Let's look at the following jinko
sum type:
The Both
sumtype could be "compiled" to something like this in a C-like language:
struct Point {
int x;
int y;
};
struct Point3D {
int x;
int y;
int z;
};
enum Both_tag {
BOTH_POINT,
BOTH_POINT3D,
};
union Both_data, {
Point,
Point3D,
};
struct Both {
Both_tag tag;
Both_data data;
};
We can perform this desugaring directly in jinko
code. Let's look at the colors example again.
where (color_type_mark, color_value) = (1, Green(is_light: true));
// then, when matching on `color`
switch color {
_: Red -> {},
_: Blue -> {},
_: Green -> {},
}
// could get compiled/lowered to
switch color_type_mark {
0: Red -> { /* we use color_value */ },
1: Blue -> { /* we use color_value */ },
2: Green -> { /* we use color_value */ },
}
Likewise for anonymous multi-types:
func takes_red_or_blue(color: Red | Blue, some_arg: int) {
switch color {
/* ... */
}
}
// becomes
func takes_red_or_blue(color_type_mark: int, color_value: Red | Blue, some_arg: int) {
switch color_type_mark {
/* ... */
}
}
Primitive sum types such as char
, string
and int
are special in that they contain an
extremely high number of variants which are handled internally by the compiler.
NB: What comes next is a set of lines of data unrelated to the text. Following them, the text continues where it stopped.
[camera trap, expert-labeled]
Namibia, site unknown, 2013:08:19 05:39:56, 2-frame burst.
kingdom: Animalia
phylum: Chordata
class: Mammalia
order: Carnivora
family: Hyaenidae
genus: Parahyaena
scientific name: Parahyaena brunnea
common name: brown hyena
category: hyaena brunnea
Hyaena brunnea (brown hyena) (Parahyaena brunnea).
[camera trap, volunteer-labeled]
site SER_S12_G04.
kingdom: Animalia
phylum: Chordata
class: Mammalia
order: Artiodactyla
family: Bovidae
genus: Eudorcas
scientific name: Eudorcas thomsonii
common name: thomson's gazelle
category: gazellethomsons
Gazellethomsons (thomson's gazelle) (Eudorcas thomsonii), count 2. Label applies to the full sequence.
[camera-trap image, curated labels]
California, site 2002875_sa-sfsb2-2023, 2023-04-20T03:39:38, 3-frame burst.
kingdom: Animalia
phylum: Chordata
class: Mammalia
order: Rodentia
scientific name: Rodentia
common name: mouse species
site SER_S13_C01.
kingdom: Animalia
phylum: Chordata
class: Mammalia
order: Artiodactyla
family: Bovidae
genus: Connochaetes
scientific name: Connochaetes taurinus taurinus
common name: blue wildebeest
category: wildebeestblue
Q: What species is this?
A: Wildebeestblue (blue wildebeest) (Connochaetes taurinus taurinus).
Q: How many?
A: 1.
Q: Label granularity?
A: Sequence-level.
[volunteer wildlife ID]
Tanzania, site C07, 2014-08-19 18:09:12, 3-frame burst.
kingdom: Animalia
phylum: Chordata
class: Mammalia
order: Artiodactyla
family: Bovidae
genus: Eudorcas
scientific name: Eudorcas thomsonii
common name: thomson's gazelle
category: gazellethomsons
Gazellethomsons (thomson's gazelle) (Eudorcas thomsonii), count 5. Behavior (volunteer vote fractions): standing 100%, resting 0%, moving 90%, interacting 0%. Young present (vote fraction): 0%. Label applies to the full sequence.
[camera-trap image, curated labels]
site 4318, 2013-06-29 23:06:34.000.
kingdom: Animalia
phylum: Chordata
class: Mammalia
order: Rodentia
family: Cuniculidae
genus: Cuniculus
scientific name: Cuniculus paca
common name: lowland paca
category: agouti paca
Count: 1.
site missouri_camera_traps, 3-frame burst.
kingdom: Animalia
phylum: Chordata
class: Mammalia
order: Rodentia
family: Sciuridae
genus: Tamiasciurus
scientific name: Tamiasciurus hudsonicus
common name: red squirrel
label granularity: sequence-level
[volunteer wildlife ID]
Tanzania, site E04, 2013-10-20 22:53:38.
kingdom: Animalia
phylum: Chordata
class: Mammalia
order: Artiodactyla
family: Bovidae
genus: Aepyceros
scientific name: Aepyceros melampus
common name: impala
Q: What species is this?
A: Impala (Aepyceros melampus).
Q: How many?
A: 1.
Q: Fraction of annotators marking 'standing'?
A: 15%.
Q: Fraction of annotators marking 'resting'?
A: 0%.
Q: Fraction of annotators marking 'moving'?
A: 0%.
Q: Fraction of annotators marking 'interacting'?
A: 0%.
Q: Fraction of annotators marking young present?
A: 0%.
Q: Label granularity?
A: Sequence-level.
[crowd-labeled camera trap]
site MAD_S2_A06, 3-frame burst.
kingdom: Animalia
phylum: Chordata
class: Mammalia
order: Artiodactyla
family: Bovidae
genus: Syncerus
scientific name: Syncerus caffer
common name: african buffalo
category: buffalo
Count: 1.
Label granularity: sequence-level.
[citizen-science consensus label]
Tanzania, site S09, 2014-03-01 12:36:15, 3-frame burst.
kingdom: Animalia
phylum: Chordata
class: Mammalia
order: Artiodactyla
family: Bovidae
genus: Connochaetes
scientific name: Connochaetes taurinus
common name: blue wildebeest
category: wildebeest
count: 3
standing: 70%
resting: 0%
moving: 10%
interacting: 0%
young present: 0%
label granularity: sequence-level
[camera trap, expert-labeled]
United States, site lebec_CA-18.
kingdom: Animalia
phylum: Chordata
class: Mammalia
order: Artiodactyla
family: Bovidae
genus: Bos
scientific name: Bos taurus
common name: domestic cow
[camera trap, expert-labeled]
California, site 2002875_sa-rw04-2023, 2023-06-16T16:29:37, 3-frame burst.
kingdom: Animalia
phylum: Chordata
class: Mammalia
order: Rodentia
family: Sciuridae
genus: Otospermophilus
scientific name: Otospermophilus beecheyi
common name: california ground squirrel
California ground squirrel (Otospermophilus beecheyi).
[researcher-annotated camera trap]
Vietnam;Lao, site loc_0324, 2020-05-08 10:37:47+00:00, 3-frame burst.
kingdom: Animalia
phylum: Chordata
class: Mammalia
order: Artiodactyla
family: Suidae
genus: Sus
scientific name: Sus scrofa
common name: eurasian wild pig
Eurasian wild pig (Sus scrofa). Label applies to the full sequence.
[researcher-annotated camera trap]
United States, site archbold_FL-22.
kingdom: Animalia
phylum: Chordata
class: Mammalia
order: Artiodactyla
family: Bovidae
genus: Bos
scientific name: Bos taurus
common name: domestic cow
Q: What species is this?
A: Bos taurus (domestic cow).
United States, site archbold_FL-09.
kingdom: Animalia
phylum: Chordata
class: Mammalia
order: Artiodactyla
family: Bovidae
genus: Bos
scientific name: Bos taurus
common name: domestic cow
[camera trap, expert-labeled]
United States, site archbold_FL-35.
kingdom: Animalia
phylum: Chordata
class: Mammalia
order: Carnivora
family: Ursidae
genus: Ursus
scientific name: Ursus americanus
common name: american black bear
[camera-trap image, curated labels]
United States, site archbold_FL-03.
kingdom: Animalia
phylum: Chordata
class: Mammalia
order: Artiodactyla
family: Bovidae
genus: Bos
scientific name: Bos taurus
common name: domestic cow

Having a
tag for a jinko int
would not make sense, as we would need to keep track of u64::MAX
variants for the tag enum, as well as the integer it represents. This would effectively make
the representation of a 64 bits integer take at least 128 bits in memory, for no good reason
at all.
We can instead make a special case for the int type and directly use its value as the tag. We
can do a similar optimization for char
values, which can be seen as small integer (a unicode
codepoint takes 4 bytes at most).
There is sadly an even higher number of possibilities for strings, as they can take up to
u64::MAX
bytes of space on most 64-bits platforms. There are 1,114,112 y possible values for
a unicode codepoint, so there are literally billions of possible strings - which all need to
be contained in the string
sum type! This is not representable using a regular C enum, or
any usual tag of some sort. Instead, we can simply compare the hashes of strings, which ends
up being a "simple" integer comparison. We will obviously need to think about collisions, but
this is a much more manageable problem.